#README FOR PIPELINE SCRIPTS
This repository contains a number of bash scripts for executing a transcriptome (RNASeq) assembly and annotation pipeline.
##Create Directories and Copy Data
We start with several directories full of raw data. From this we need to create the following directory structure
my_parent_dir
Scripts
RawData
That is, create a directory with two subdirectories called Scripts and RawData. We will create this directory structure as follows:
mkdir my_parent_dir
cp /data1/scripts/alarc-scripts/ScottScripts my_parent_dir/Scripts
Now you must extract, concatinate and copy data into the RawData folder. There are many ways to do this, but all files must conform to the following naming convention:
SAMPLE.R1.fastq
SAMPLE.R2.fastq
where SAMPLE is a unique name for that sample. Thus there are exactly two files with the prefix SAMPLE.*
Two provided scripts can be used to make this copying process easier. Say you have a folder full of subfolders containing fastq.gz files like this:
MyData
MySample1
MySample1.XXXY.R1.001.fastq.gz
MySample1.XXXY.R1.002.fastq.gz
MySample1.XXXY.R2.001.fastq.gz
MySample1.XXXY.R2.002.fastq.gz
MySample2
MySample2.XXXY.R1.001.fastq.gz
MySample2.XXXY.R1.002.fastq.gz
MySample2.XXXY.R2.001.fastq.gz
MySample2.XXXY.R2.002.fastq.gz
first cd to MyData, then run the following:
grab-copy.sh "*fastq.gz" CopyData
cd CopyData
extract.sh "MySample1*R1*fastq.gz" "MySample1*R2*fastq.gz" "MySample2*R1*fastq.gz" "MySample2*R2*fastq.gz"

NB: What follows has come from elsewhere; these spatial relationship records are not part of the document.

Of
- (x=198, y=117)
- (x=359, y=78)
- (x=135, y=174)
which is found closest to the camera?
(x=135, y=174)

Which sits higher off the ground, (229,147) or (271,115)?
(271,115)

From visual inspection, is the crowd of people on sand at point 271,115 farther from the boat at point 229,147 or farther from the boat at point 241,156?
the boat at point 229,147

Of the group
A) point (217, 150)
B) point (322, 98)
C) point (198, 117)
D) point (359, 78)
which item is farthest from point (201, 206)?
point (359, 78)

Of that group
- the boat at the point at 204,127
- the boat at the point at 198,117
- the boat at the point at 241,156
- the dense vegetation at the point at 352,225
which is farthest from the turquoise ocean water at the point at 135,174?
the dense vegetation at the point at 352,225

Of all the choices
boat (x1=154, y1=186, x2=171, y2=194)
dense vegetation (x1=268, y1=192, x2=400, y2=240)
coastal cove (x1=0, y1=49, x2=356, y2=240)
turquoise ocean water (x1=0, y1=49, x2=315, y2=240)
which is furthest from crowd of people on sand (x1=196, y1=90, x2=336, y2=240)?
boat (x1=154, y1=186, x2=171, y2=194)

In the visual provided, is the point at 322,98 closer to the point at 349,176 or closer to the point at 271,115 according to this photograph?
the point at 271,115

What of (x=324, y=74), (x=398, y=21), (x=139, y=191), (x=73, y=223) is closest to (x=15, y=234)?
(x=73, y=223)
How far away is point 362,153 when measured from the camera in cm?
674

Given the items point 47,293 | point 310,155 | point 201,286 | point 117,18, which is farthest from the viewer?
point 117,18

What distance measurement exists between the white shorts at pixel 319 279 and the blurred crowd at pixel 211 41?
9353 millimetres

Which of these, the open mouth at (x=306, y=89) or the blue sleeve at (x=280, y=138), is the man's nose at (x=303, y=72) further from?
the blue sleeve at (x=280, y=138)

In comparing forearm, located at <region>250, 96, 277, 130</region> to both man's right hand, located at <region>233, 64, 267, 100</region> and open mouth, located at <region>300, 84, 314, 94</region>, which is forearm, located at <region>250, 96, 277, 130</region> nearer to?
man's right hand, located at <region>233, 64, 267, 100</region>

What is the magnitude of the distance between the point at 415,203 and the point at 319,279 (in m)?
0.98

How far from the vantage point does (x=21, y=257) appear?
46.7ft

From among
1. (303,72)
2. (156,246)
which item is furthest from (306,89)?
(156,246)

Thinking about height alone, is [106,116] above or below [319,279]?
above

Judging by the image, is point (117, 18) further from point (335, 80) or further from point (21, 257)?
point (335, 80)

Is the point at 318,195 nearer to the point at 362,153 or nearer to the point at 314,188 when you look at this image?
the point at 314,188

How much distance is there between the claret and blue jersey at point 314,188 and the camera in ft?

This will create a directory called extracted within CopyData that looks as follows:
MyData
CopyData
extracted
MySample1.R1.fastq
MySample1.R2.fastq
MySample2.R1.fastq
MySample2.R2.fastq
now simply copy the extracted directory into the RawData folder we need to run the pipeline. From the CopyData directory:
cp -rf extracted my_parent_dir/RawData
where my_parent_dir is the directory created earlier to hold Scripts and RawData. The directory structure is now complete.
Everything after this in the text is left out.